Variant A: "hi john, noticed you launched [product]" (45% open rate)

Variant B: "quick thought on [industry]" (52% open rate)

Winner: Variant B (+7 percentage points)

This 7-point improvement compounds. Across 10,000 email prospects, that's 700 additional opens. 700 additional opens means 7-35 additional replies (at 1-5% reply rate).

That's 7-35 additional customers from changing one word.

Subject line tests we run:

  • Personalization (first name + achievement vs. generic)
  • Question format vs. statement format
  • Lowercase vs. Title Case
  • Short vs. specific
  • Different achievement angles

Testing Opening Lines (Second Highest Impact)

Opening line determines whether they read past the first sentence.

Test structure:

Email 1, Variant A: [Opening line A] + [rest of email unchanged]

Email 1, Variant B: [Opening line B] + [rest of email unchanged]

Sample size: 100 prospects each

Duration: 3-5 days

Metric: Open rate from click to read percentage (hard to track without advanced tools)

Alternative: Track reply rate as proxy for "engagement with content"

Example test:

Variant A: "I noticed you launched [product] last month." (1.2% reply rate)

Variant B: "Most SaaS founders spend 15 hours/week on prospecting. You probably do too." (1.8% reply rate)

Winner: Variant B (+0.6 percentage points reply rate)

0.6 points seems small.
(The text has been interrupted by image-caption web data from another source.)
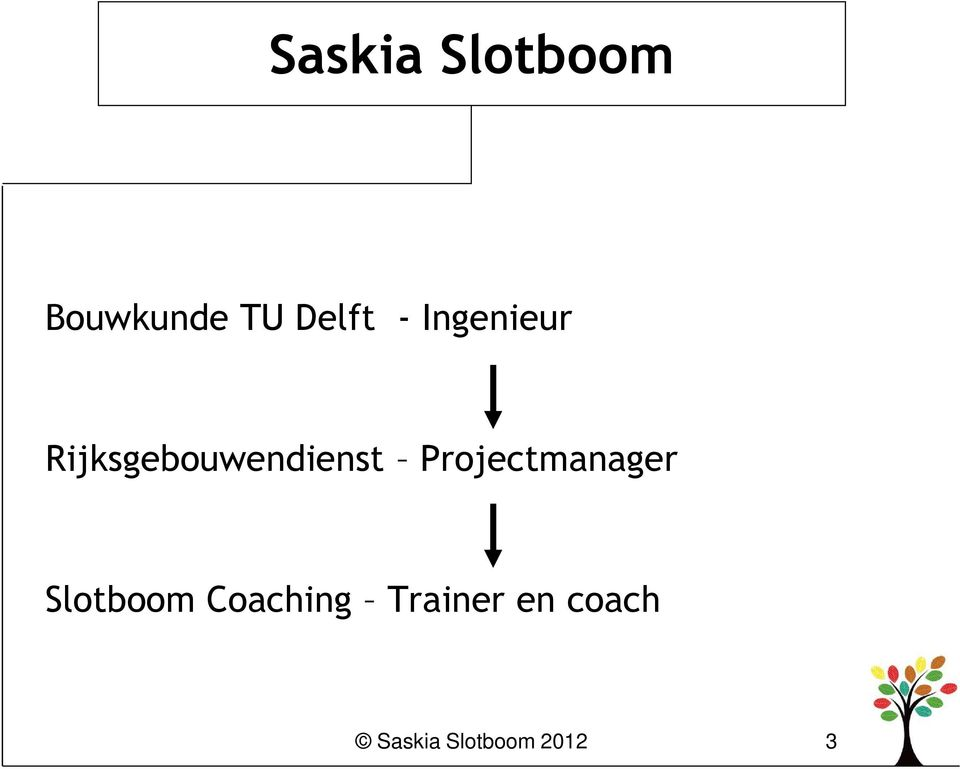 Projectmanager Slotboom Coaching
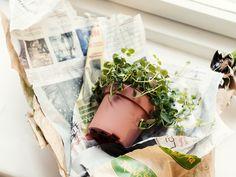Plant from Eeva Kolu's blog Kaikki mitä rakastin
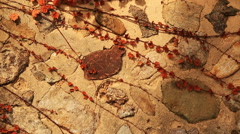 Ivy leaves on traditional korean wall with various stone Stock Footage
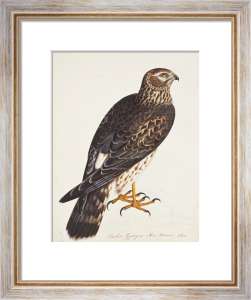 Falco Pygargus, Hen-Harrier by Christopher Atkinson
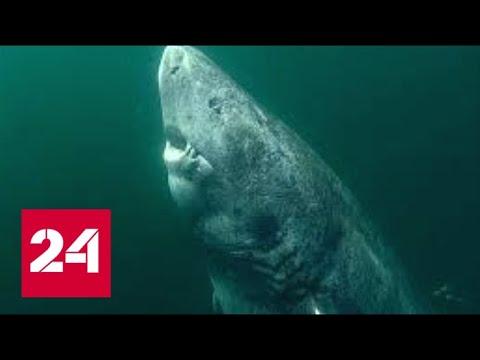 В Атлантике поймали 512-летнюю акулу - Россия 24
Across 10,000 prospects, it's 60 additional replies.

Opening line tests we run:

  • Specific personalization vs. general observation
  • Problem-first vs. achievement-first
  • Curiosity gap vs. direct statement
  • Industry pattern vs. company-specific observation

Testing Value Statements (Medium Impact)

Value statement is your chance to prove relevance before the pitch.

Test structure:

Email 1, Variant A: [Value statement A]

Email 1, Variant B: [Value statement B]

Metric: Email 1 reply rate or Email 2 open rate (if they engage with Email 1, they'll engage with Email 2)

Example test:

Variant A: "We help SaaS teams automate their prospecting and save 12 hours/week." (2% Email 1 reply)
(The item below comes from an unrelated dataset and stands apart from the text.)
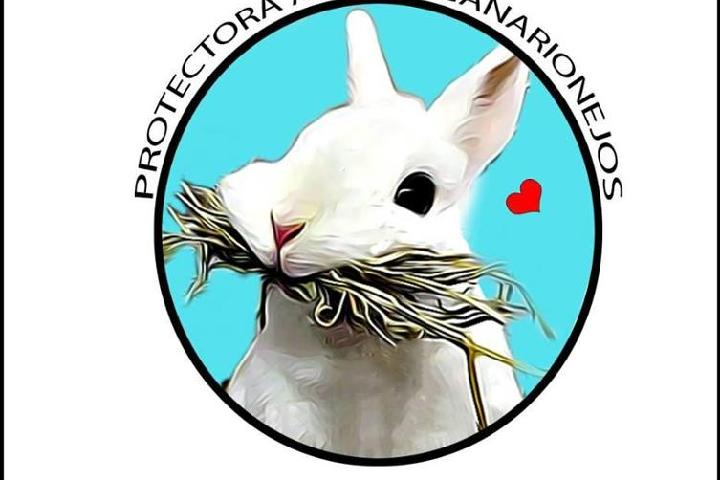 Asociación Protectora de Animales Canarionejos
Variant B: "One of your competitors just booked 8 qualified deals this month using [tactic]." (2.8% Email 1 reply)

Winner: Variant B (social proof outperforms direct benefit)

This changes your entire Email 1 strategy. Across campaigns, social proof hooks outperform benefit hooks by 20-40%.

Value statement tests we run:

  • Direct benefit vs. social proof
  • Specific metric vs. general statement
  • Industry pattern vs. company-specific observation
  • Problem-agitation vs. opportunity-excitement

Testing CTAs (Medium-Low Impact)

CTA wording has lower impact than subject/opening, but still matters.

Test structure:

Email 2, Variant A: "[CTA A] or reply with your timeline."

Email 2, Variant B: "[CTA B] or reply with your timeline."

Metric: Email 2 reply rate

Example test (SaaS):

Variant A: "Book a 15-min strategy call" (3.2% reply)

Variant B: "Are you open to a quick conversation?" (2.8% reply)

Winner: Variant A (direct booking link outperforms vague ask)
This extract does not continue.